STATED EXERCISE: Reproduce the records below word for word, starting at their first line and ending at the line containing "burned truck door [282, 75, 342, 134]", with both of those lines included.

[Coordinate annotation entries]
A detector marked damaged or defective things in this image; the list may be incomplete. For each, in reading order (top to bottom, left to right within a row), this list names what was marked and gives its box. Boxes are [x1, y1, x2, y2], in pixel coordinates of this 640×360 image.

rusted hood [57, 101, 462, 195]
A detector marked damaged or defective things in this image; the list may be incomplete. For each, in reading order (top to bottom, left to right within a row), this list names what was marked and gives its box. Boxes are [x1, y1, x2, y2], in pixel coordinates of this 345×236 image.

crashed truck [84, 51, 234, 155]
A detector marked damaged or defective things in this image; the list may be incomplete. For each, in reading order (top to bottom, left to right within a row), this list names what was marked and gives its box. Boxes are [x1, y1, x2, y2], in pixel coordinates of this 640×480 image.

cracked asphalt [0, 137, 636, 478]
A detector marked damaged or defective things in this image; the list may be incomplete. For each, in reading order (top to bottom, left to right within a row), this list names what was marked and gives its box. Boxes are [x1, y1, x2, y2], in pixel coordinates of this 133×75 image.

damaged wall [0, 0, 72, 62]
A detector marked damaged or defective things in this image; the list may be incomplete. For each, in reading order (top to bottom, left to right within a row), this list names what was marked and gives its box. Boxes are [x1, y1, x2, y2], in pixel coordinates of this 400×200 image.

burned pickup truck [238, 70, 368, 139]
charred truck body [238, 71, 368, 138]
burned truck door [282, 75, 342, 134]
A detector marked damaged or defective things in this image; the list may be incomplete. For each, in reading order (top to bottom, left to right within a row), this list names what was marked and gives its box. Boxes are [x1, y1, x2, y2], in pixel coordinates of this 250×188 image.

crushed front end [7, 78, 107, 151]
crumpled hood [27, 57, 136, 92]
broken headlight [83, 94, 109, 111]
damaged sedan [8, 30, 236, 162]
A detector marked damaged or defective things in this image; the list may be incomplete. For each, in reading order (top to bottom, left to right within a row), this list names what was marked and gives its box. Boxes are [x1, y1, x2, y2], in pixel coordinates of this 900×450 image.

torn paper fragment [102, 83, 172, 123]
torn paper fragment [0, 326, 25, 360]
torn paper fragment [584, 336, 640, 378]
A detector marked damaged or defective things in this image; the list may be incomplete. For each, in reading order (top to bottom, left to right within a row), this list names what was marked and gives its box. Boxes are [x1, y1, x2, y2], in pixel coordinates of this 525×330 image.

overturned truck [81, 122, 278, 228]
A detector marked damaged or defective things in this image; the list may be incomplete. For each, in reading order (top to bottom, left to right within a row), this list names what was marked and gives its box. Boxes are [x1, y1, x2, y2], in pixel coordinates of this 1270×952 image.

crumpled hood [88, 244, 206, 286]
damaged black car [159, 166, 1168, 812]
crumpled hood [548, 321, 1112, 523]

EXERCISE OUTPUT:
A detector marked damaged or defective things in this image; the list may be incomplete. For each, in reading order (top to bottom, left to right within a row), this list names what was marked and gives its box. Boxes are [x1, y1, x2, y2], in pixel coordinates of this 640×360 image.

rusted hood [57, 101, 462, 195]
A detector marked damaged or defective things in this image; the list may be incomplete. For each, in reading order (top to bottom, left to right within a row), this list names what was marked and gives its box. Boxes are [x1, y1, x2, y2], in pixel coordinates of this 345×236 image.

crashed truck [84, 51, 234, 155]
A detector marked damaged or defective things in this image; the list may be incomplete. For each, in reading order (top to bottom, left to right within a row), this list names what was marked and gives its box. Boxes are [x1, y1, x2, y2], in pixel coordinates of this 640×480 image.

cracked asphalt [0, 137, 636, 478]
A detector marked damaged or defective things in this image; the list may be incomplete. For each, in reading order (top to bottom, left to right within a row), this list names what was marked and gives its box. Boxes are [x1, y1, x2, y2], in pixel coordinates of this 133×75 image.

damaged wall [0, 0, 72, 62]
A detector marked damaged or defective things in this image; the list may be incomplete. For each, in reading order (top to bottom, left to right within a row), this list names what was marked and gives its box. Boxes are [x1, y1, x2, y2], in pixel coordinates of this 400×200 image.

burned pickup truck [238, 70, 368, 139]
charred truck body [238, 71, 368, 138]
burned truck door [282, 75, 342, 134]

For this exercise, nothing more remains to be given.